### Text
______________________________

# New Xikar Xi3 Phantom



## RWalleyTX (Feb 21, 2012)

New toy... I always wanted the carbon version of the xi3 but never pulled the trigger until I saw the latest version.


----------



## jcazz (Apr 2, 2011)

Wow - that looks really nice!


----------



## SeanTheEvans (Dec 13, 2013)

Saxxxy!


----------



## ShaneG (Apr 9, 2014)

Is the blade edge itself still shiny steel?


----------



## RWalleyTX (Feb 21, 2012)

No they are black stainless blades


----------



## ShaneG (Apr 9, 2014)

That does look super cool


----------



## irie (Aug 29, 2013)

dig it! nice pick up man. I love my Xi cutter


----------



## TreySC (May 30, 2014)

That's clean, I like it!


----------



## Livin' Legend (Sep 23, 2012)

Niiiiice. I scored one with carbon on eBay several years back for a great price, but with the regular stainless blades. That black steel looks NICE.


----------



## Bryan1021 (Aug 9, 2014)

I am looking for a nice cutter like that myself.


----------



## drb124 (Nov 11, 2011)

Nice Cutter! I've been looking at it myself. Seeing some in person pics here may force my hand! Ha. Although I did just by a Room 101 Xi1 last night, but I suppose one can never have too many lighters or cutters. My only reservation would be how the PVD coating on the blades will hold up.

______________________________

### Job A
Copy the passage of the cigar cutter thread starting with "Niiiiice. I scored" and going on through "(Aug 9, 2014)", but put "Craigslist" wherever "eBay" appears.
### Job B
According to the cigar cutter thread, what kind of blades does the new Xi3 Phantom have?
The records stand apart from the thread and have no connection to it.

### Excerpted records
______________________________

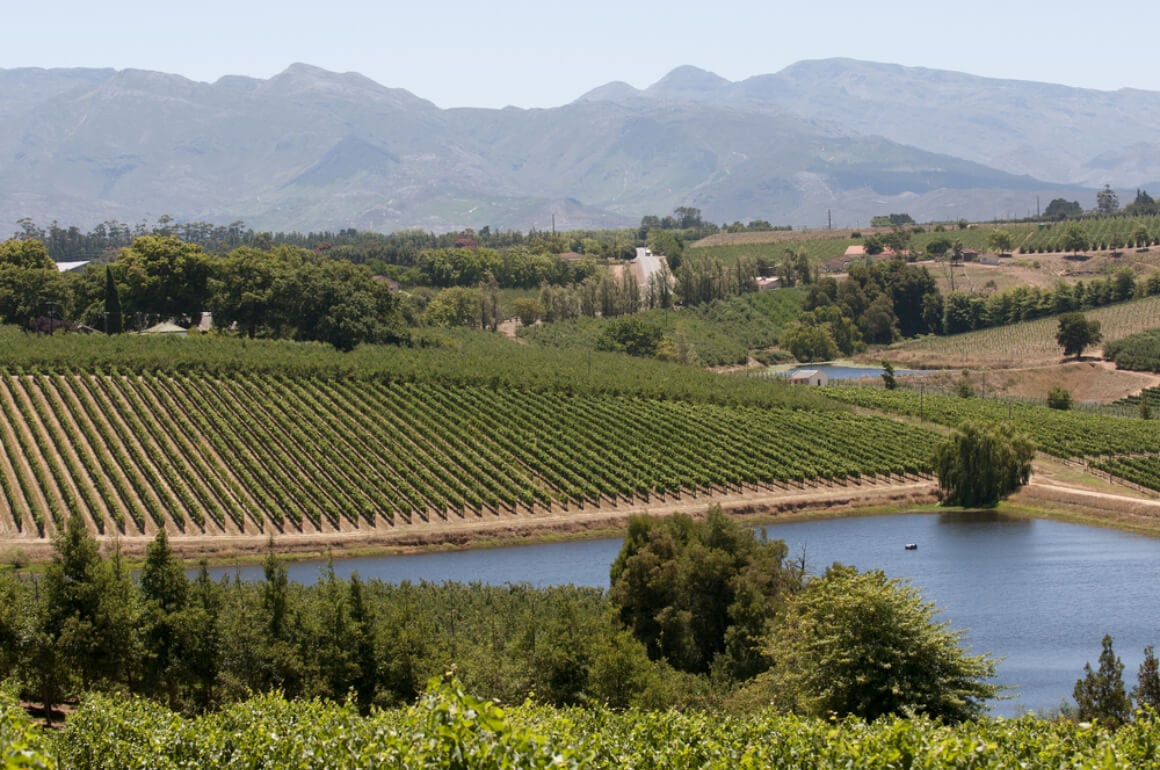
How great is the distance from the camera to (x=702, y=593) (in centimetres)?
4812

______________________________

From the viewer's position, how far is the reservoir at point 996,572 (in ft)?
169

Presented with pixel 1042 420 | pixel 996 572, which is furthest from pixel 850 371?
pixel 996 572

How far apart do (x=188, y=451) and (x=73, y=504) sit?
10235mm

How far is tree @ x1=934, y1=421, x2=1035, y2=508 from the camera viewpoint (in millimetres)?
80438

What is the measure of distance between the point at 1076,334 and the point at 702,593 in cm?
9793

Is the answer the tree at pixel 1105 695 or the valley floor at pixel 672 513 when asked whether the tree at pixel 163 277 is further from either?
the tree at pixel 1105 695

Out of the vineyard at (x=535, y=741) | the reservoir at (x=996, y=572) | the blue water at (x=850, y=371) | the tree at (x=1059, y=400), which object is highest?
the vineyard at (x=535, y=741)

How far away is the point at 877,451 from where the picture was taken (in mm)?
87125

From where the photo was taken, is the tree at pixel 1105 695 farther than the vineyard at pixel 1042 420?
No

______________________________

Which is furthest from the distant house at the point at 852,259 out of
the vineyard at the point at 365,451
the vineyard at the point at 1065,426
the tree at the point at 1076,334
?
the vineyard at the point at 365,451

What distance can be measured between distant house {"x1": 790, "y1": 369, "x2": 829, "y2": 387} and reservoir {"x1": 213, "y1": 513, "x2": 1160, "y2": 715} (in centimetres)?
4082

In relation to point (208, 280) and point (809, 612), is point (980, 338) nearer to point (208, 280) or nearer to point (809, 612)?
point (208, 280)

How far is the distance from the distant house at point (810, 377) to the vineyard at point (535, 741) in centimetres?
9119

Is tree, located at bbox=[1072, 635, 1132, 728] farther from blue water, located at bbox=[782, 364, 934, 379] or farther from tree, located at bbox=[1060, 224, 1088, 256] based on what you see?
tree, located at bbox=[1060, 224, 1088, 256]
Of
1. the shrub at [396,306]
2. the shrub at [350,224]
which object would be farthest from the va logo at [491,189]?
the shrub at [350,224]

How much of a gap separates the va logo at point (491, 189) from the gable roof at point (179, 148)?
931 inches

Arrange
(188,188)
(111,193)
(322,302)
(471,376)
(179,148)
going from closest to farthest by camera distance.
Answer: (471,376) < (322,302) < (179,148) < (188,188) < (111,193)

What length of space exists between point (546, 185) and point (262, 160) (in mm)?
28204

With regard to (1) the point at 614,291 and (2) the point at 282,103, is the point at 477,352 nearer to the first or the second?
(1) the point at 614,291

______________________________

### Correct response A
Niiiiice. I scored one with carbon on Craigslist several years back for a great price, but with the regular stainless blades. That black steel looks NICE.


----------



## Bryan1021 (Aug 9, 2014)

### Correct response B
It has black stainless blades.